## EXERCISE AIM:
Write the next portion of the account of a health worker's door-to-door vaccination rounds in Potosí, beginning after its final sentence.

## PASSAGE PROVIDED:
+++
Nelly Cruz Juan works in the Pailaviri Health Center as part of the national health program “Mi Salud.” Each day she is scheduled to visit households in order to monitor vaccination, especially of the camp’s children.
After years of service, she knows by heart the first and last names of just about everyone she needs to visit. She goes door to door, providing vaccines, vitamins, and supplements, along with instructions. As she walks by, Juan (not his real name) calls out from the house next door, asking her to give him a shot.
“I always bring extra vaccines in case this happens. […] the vaccines make people feel protected. He’s going to get the tetanus shot.”
Making her way down the street, she runs into a mother who did not go in to get her children vaccinated, saying she was afraid of the virus. Her younger daughter got her last vaccine after playing with her brother and a neighbor of about the same age. Not going to the Health Centers is one of the effects of the pandemic, which puts the wellbeing of the population at risk.
Walking through the narrow streets of the camp, we come across Encarnación babysitting six of her grandchildren. One of them needed to be vaccinated according the schedule, but the legal guardian didn’t want to since she didn’t know where to find the vaccination record. According to reports provided to PAHO by Bolivia’s EPI (Expanded Program on Immunization), there are 59,282 children from 1 to 5 years of age in Potosí who have not received the vaccine for measles and rubella or the triple vaccine (MMR).
Near the end of her route in block 21 of the camp, she knocked on the door of Miriam Ballesteros, who is the mother of three children, the youngest of whom is 13-month-old Gael. Miriam takes great care to protect her children’s health.
+++
## INFORMATION GIVEN:
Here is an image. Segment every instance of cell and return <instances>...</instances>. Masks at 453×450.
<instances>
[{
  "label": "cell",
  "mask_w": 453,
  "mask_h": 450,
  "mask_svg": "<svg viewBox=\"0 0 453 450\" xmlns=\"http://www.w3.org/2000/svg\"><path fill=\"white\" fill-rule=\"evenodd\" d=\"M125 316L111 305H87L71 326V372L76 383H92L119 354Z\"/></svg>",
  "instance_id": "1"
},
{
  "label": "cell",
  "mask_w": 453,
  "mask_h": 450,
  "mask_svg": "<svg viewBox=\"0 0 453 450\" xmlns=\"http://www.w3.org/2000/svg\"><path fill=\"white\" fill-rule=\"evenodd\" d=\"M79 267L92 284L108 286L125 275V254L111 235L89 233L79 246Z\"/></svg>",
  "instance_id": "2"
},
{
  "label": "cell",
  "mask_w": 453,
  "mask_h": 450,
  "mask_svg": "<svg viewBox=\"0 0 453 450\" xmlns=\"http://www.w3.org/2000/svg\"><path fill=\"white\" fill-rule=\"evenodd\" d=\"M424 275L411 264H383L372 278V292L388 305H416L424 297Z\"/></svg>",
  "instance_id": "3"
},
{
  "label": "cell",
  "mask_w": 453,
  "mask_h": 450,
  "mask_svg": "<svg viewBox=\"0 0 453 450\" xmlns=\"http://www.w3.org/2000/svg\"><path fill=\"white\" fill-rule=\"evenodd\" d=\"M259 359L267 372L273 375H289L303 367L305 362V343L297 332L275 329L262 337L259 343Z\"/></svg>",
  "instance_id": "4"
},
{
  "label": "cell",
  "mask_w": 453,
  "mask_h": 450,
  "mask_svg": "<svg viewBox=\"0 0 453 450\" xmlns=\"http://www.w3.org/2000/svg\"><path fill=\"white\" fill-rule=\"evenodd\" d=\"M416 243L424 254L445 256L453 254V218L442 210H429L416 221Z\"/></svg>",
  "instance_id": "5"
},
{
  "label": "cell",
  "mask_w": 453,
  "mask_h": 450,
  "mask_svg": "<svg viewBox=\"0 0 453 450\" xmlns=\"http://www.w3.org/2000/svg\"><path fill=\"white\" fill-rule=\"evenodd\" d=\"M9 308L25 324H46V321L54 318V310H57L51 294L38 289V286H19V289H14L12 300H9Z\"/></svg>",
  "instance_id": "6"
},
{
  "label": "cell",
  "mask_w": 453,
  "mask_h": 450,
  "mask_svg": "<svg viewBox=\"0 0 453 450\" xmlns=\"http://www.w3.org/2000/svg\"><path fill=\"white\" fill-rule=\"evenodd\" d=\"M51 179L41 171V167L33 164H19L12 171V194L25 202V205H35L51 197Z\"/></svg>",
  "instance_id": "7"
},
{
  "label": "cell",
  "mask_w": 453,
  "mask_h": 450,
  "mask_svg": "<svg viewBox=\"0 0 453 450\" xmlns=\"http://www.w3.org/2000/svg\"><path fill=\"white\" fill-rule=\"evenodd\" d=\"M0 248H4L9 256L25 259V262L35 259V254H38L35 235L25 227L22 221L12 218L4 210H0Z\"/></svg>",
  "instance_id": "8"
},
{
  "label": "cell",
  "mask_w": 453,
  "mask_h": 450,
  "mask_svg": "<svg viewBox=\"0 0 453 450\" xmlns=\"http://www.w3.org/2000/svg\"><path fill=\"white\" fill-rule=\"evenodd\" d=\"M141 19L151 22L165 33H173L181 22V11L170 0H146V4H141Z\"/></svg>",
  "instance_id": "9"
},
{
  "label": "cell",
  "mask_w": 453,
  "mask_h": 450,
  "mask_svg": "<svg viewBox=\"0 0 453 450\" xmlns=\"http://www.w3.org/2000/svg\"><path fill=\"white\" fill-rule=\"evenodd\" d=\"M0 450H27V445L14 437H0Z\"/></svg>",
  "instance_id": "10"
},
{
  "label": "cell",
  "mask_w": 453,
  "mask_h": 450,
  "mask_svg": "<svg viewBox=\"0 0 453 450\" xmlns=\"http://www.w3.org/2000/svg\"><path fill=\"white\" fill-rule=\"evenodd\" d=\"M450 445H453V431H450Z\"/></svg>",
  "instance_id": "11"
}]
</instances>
+++
## WRITTEN REPLY:
Miriam talked about how she learned from the nurses at the health center about how to care for her children’s health, and she has shared this knowledge with her friends and younger sisters. In mining areas, financial responsibility primarily falls on the men, most of whom work in the mines of Cerro Rico de Potosí. Of the 11 types of job at the mine, only one can be done by women: “pallir,” which refers to picking out ore from leftover residues. In this social context, it’s the mothers who are in most cases responsible for the wellbeing of their families.
Miriam sadly relates how a friend and other mothers in the area do not take responsibility for their children. “You shouldn’t have children just for the sake of having them. We should be more conscientious […] and protect their future. One day we won’t be there and that child is going to suffer. It’s best to protect them.”
Nelly also regrets the lack of concern on the part of some mothers in the area, but she applauds the responsibility of many others. As a mother of two girls under the age of 5, she complies with the full vaccine schedule and wants to offer that same benefit to the children in the camp, since she believes that “vaccination has no borders.”